A number of factors mitigate against any sale of Griffin Coal:
1. The depressed state of the global seaborne thermal coal markets, with potentially a permanent, structural decline in demand;
2. The lack of large scale existing coal export facilities close to the Collie operations;
3. The lower than benchmark energy content of the Collie Basin coal;
4. The loss-making state of the business for much of the last five years;
5. The long term fixed price nature of the domestic coal supply contracts in Western Australia;
6. Existing debts secured against the Australian coal business (possibly as much as US$663m);
7. A $20m unfunded mine rehabilitation charge outstanding; and
8. A $150m final payment due February 2015 to the creditors of the last insolvent business structure that owned Griffin Coal.
IEEFA would be surprised if there were many potential buyers of the Griffin Coal business. A return to voluntary administration is a possible eventuality given we would estimate that with a negative EBITDA and significant net debt, the Australian subsidiaries have a negative equity value approaching the sum of the debt and the rehabilitation liabilities combined.
This report raises three wider public policy questions that are evident from an analysis of Griffin Coal:
1. Taxpayer funded subsidies to coal: IEEFA examines the recent A$240m coal mine subsidy granted by the Western Australian government to Griffin Coal’s key competitor, Yancoal Australia in October 2014. We note the November 2014 announcements by the Queensland State Premier of similar taxpayer funded subsidy proposals being offered to Adani Mining for their Galilee Basin venture, including the many hundreds of millions of dollars of equity funding for the proposed railroad, and the generous provision of water infrastructure, dredge spoil removal and / or a coal royalty holiday. Given coal is a mature industry that argues for a level playing field, we question the rationale for taxpayer subsidies. IEEFA recommends that Western Australian policy makers reject any request to provide additional subsidies to support Griffin Coal.
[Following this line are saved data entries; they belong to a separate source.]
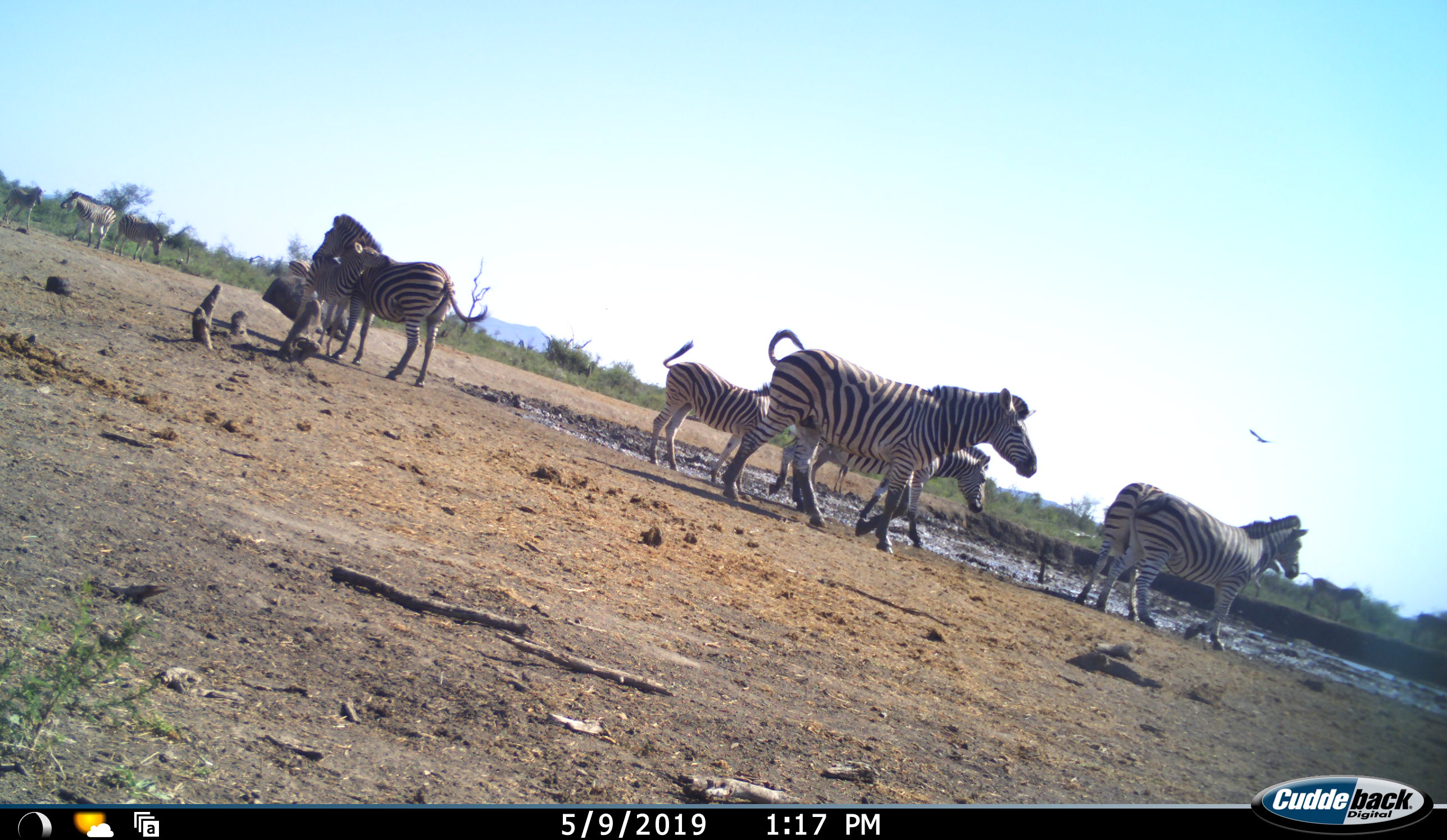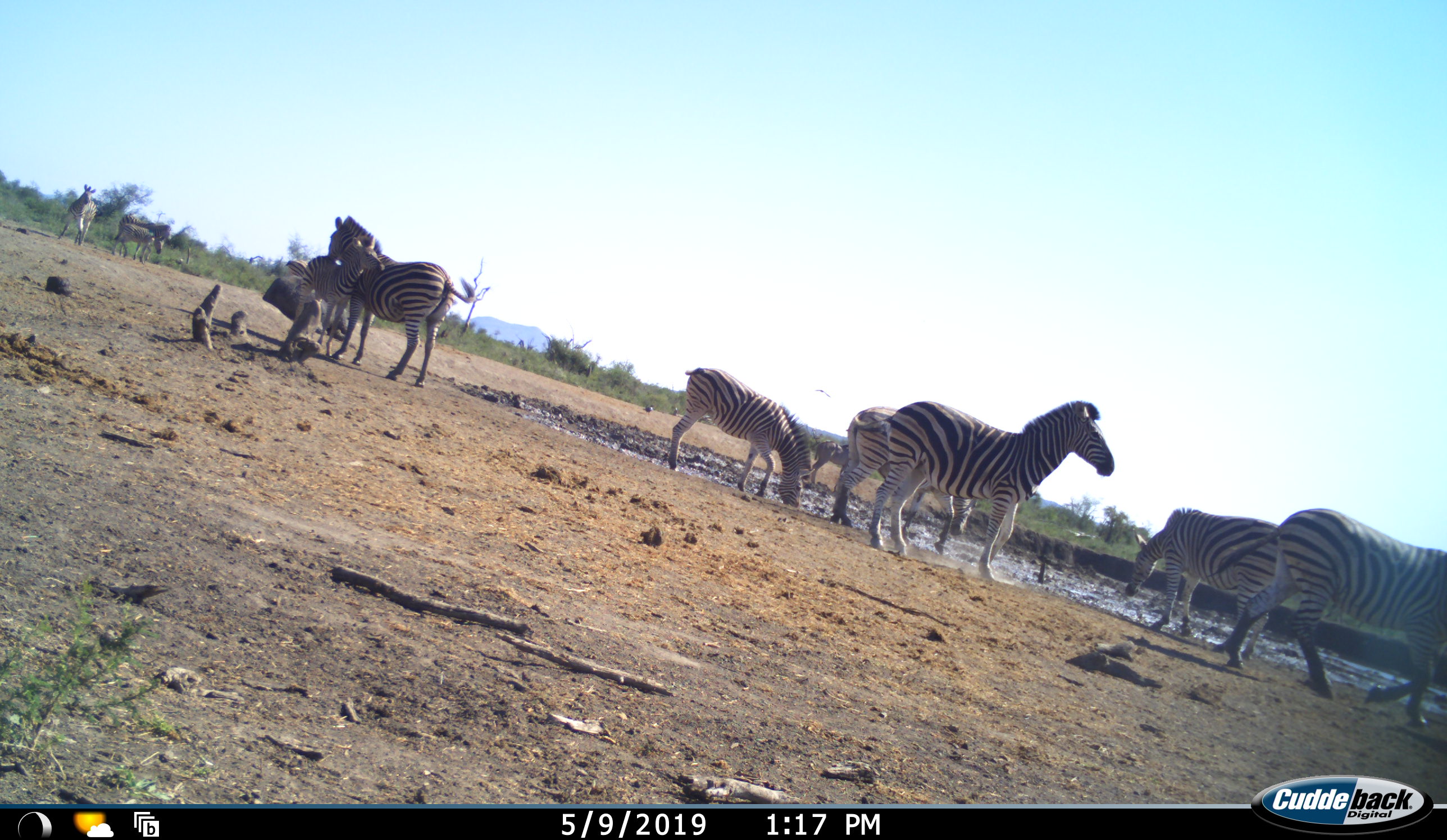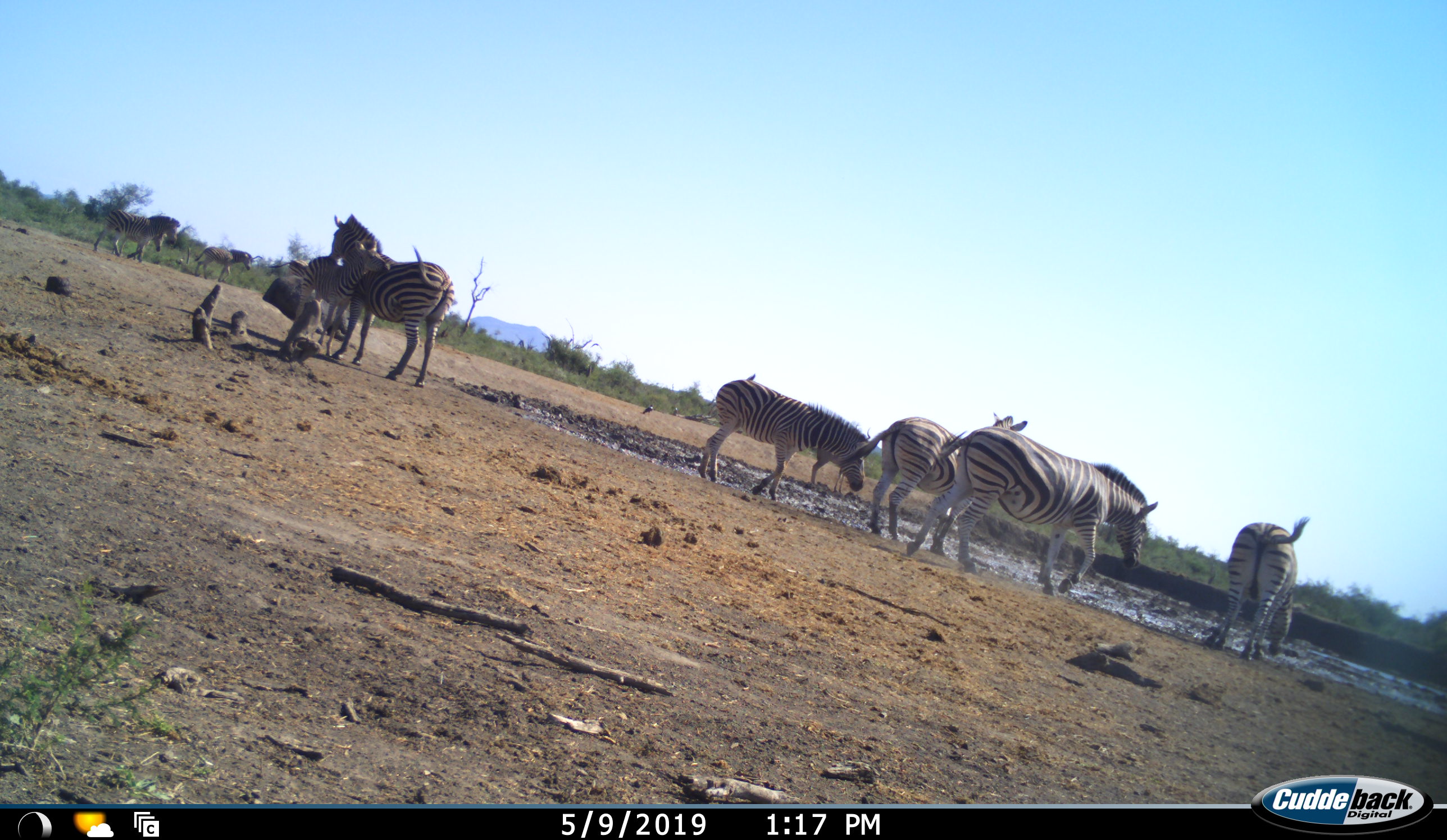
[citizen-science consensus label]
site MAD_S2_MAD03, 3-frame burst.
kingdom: Animalia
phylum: Chordata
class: Mammalia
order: Perissodactyla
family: Equidae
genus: Equus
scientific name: Equus quagga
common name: plains zebra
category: zebraplains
Zebraplains (plains zebra) (Equus quagga), count 11-50. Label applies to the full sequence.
2. The need for a community transition plan: The evident structural decline of the coal industry highlights the need for long term national and state level energy plans, and an associated plan to support local communities transition towards industries of the future. Failure to predict and plan for the transition will only lead to worse economic and social outcomes and the failure to develop alternative economic opportunities. IEEFA recommends that Australian Federal and State Governments begin developing transition plans for coal dependent communities in light of the structural decline of coal markets globally.
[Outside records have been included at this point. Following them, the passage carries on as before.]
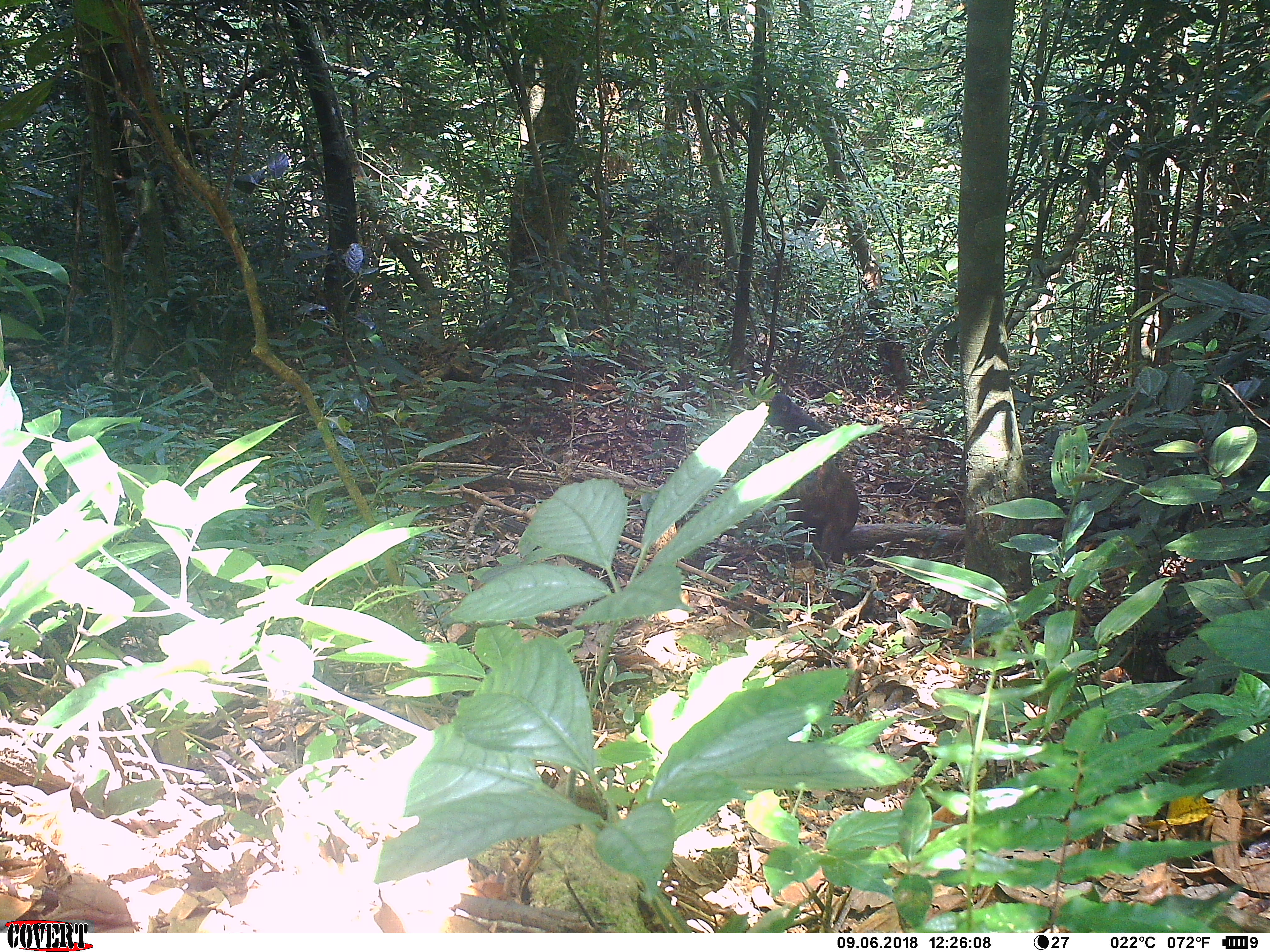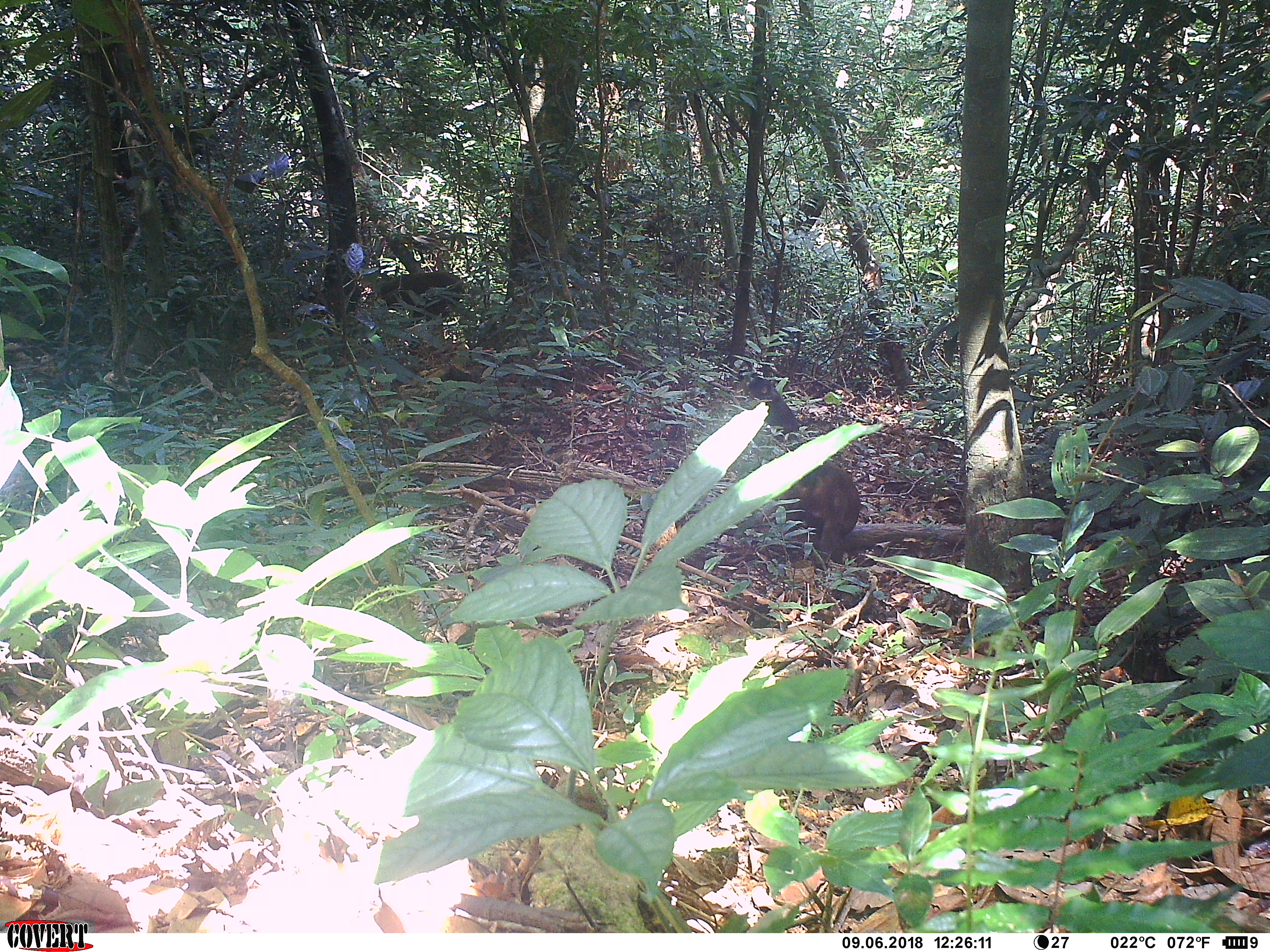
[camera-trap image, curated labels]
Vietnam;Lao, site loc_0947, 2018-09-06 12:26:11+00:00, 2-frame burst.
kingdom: Animalia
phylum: Chordata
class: Mammalia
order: Primates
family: Cercopithecidae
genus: Macaca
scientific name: Macaca arctoides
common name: stump-tailed macaque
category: stump tailed macaque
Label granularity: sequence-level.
3. The need for stronger enforcement of mine rehabilitation bonds: IEEFA notes the absence of any material environmental remediation bond protection at Griffin Coal. West Australian taxpayers could well end up with yet another significant unfunded mine remediation liability of well over $20m. IEEFA Recommends:
a. stronger independent review and enforcement of the new mine rehabilitation laws in Western Australia, and a review of the State Agreement Act and other regulatory arrangements for the Collie Coal mines, to bring them in line with contemporary regulatory environment for mining;
b. Remediation bonds should equal the likely commercial costs (rather than relying on Directors’ valuations);
c. Remediation bonds should be fully funded at the start of any project as it is generally too late if this issue is delayed until the mine hits financial difficulties once operating.